Decades before the Declaration of Independence was signed, citizen journalists were putting information and opinions in print and before their fellow townspeople.

Benjamin Franklin was one of them. After working a long day and well into the night as a commercial printer, Franklin would put on a print sheet his opinions on an event or issue of the day. Other times, he gave the people of Philadelphia facts “the powers that be” were withholding or that Franklin just thought they should know. Then he’d circulate what he wrote around town.

Sometimes Franklin signed his name; most often he used a pseudonym. Remember Poor Richard?

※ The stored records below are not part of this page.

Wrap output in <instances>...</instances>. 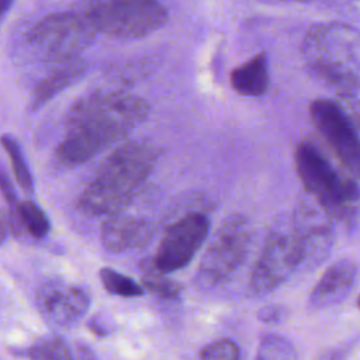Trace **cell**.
<instances>
[{
  "mask_svg": "<svg viewBox=\"0 0 360 360\" xmlns=\"http://www.w3.org/2000/svg\"><path fill=\"white\" fill-rule=\"evenodd\" d=\"M149 114L148 103L128 93H96L69 110L65 134L55 150L62 166H77L121 141Z\"/></svg>",
  "mask_w": 360,
  "mask_h": 360,
  "instance_id": "obj_1",
  "label": "cell"
},
{
  "mask_svg": "<svg viewBox=\"0 0 360 360\" xmlns=\"http://www.w3.org/2000/svg\"><path fill=\"white\" fill-rule=\"evenodd\" d=\"M156 150L131 141L115 148L97 167L79 195V208L89 215H111L127 204L153 170Z\"/></svg>",
  "mask_w": 360,
  "mask_h": 360,
  "instance_id": "obj_2",
  "label": "cell"
},
{
  "mask_svg": "<svg viewBox=\"0 0 360 360\" xmlns=\"http://www.w3.org/2000/svg\"><path fill=\"white\" fill-rule=\"evenodd\" d=\"M302 53L308 68L330 84L354 87L360 80V35L346 25L312 27L302 41Z\"/></svg>",
  "mask_w": 360,
  "mask_h": 360,
  "instance_id": "obj_3",
  "label": "cell"
},
{
  "mask_svg": "<svg viewBox=\"0 0 360 360\" xmlns=\"http://www.w3.org/2000/svg\"><path fill=\"white\" fill-rule=\"evenodd\" d=\"M294 162L304 188L321 204L328 217L349 221L360 205V187L342 177L329 160L309 142L295 148Z\"/></svg>",
  "mask_w": 360,
  "mask_h": 360,
  "instance_id": "obj_4",
  "label": "cell"
},
{
  "mask_svg": "<svg viewBox=\"0 0 360 360\" xmlns=\"http://www.w3.org/2000/svg\"><path fill=\"white\" fill-rule=\"evenodd\" d=\"M84 13L97 32L121 39L146 37L167 21V8L149 0L96 1Z\"/></svg>",
  "mask_w": 360,
  "mask_h": 360,
  "instance_id": "obj_5",
  "label": "cell"
},
{
  "mask_svg": "<svg viewBox=\"0 0 360 360\" xmlns=\"http://www.w3.org/2000/svg\"><path fill=\"white\" fill-rule=\"evenodd\" d=\"M305 259V246L294 225L291 229L270 231L250 273V294L259 297L271 292Z\"/></svg>",
  "mask_w": 360,
  "mask_h": 360,
  "instance_id": "obj_6",
  "label": "cell"
},
{
  "mask_svg": "<svg viewBox=\"0 0 360 360\" xmlns=\"http://www.w3.org/2000/svg\"><path fill=\"white\" fill-rule=\"evenodd\" d=\"M250 240V225L243 215L233 214L226 218L202 256L198 280L207 285H217L229 278L243 263Z\"/></svg>",
  "mask_w": 360,
  "mask_h": 360,
  "instance_id": "obj_7",
  "label": "cell"
},
{
  "mask_svg": "<svg viewBox=\"0 0 360 360\" xmlns=\"http://www.w3.org/2000/svg\"><path fill=\"white\" fill-rule=\"evenodd\" d=\"M96 32L84 10L59 11L39 18L28 31V41L48 56L69 60L93 41Z\"/></svg>",
  "mask_w": 360,
  "mask_h": 360,
  "instance_id": "obj_8",
  "label": "cell"
},
{
  "mask_svg": "<svg viewBox=\"0 0 360 360\" xmlns=\"http://www.w3.org/2000/svg\"><path fill=\"white\" fill-rule=\"evenodd\" d=\"M309 118L346 170L360 179V138L343 108L329 98H315L309 104Z\"/></svg>",
  "mask_w": 360,
  "mask_h": 360,
  "instance_id": "obj_9",
  "label": "cell"
},
{
  "mask_svg": "<svg viewBox=\"0 0 360 360\" xmlns=\"http://www.w3.org/2000/svg\"><path fill=\"white\" fill-rule=\"evenodd\" d=\"M208 232L210 219L205 214H186L166 229L152 264L165 274L186 267L202 246Z\"/></svg>",
  "mask_w": 360,
  "mask_h": 360,
  "instance_id": "obj_10",
  "label": "cell"
},
{
  "mask_svg": "<svg viewBox=\"0 0 360 360\" xmlns=\"http://www.w3.org/2000/svg\"><path fill=\"white\" fill-rule=\"evenodd\" d=\"M35 302L45 319L59 326H70L86 314L90 298L80 287L46 281L38 288Z\"/></svg>",
  "mask_w": 360,
  "mask_h": 360,
  "instance_id": "obj_11",
  "label": "cell"
},
{
  "mask_svg": "<svg viewBox=\"0 0 360 360\" xmlns=\"http://www.w3.org/2000/svg\"><path fill=\"white\" fill-rule=\"evenodd\" d=\"M153 238V226L146 219L125 214H111L101 228L104 248L114 253L139 249Z\"/></svg>",
  "mask_w": 360,
  "mask_h": 360,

Franklin wasn’t alone in using a pseudonym. Those citizen journalists and Founders – Madison, Jay and Hamilton - used Publicus when they published The Federalist Papers.

Since March 25, 2006 when the Raleigh News & Observer first published what reporters Anne Blythe and Samiha Khanna must have known was a fraud story of a young mother brutally gang-raped by three lacrosse players whose teammates where covering up for them, citizen journalists have been complaining to the N&O and countering the false statements in the N&O story about a night the N&O said ended in “sexual violence.”

Those citizen journalists have been ignored and abused by the N&O, other media and even some blogs.

But they've stayed at it. Just as Franklin did, they've helped inform others and lead them to productive thinking.

They gave their supporting voices to those in MSM and blogging who were seeking truth.

They supported the campaign to recall Nifong. They wrote letters to the editor and called reporters.

They spread the word on forums and in chat groups.

And something else this blogger especially appreciates: They fact-checked folks and pointed out errors.

Well, I better stop praising citizen journalists lest they all get swell heads and say to themselves: “Hey, JinC ain’t so bright. Why can’t we be a bloggers?”

I don’t want things to get to go to that extreme.

On the other hand, I don’t want the week to end at JinC without expressing my admiration and appreciation for all that citizen journalists have done to help unravel the Hoax and stop the frame-up.

Such citizen journalists acted in the best Ben Franklin tradition.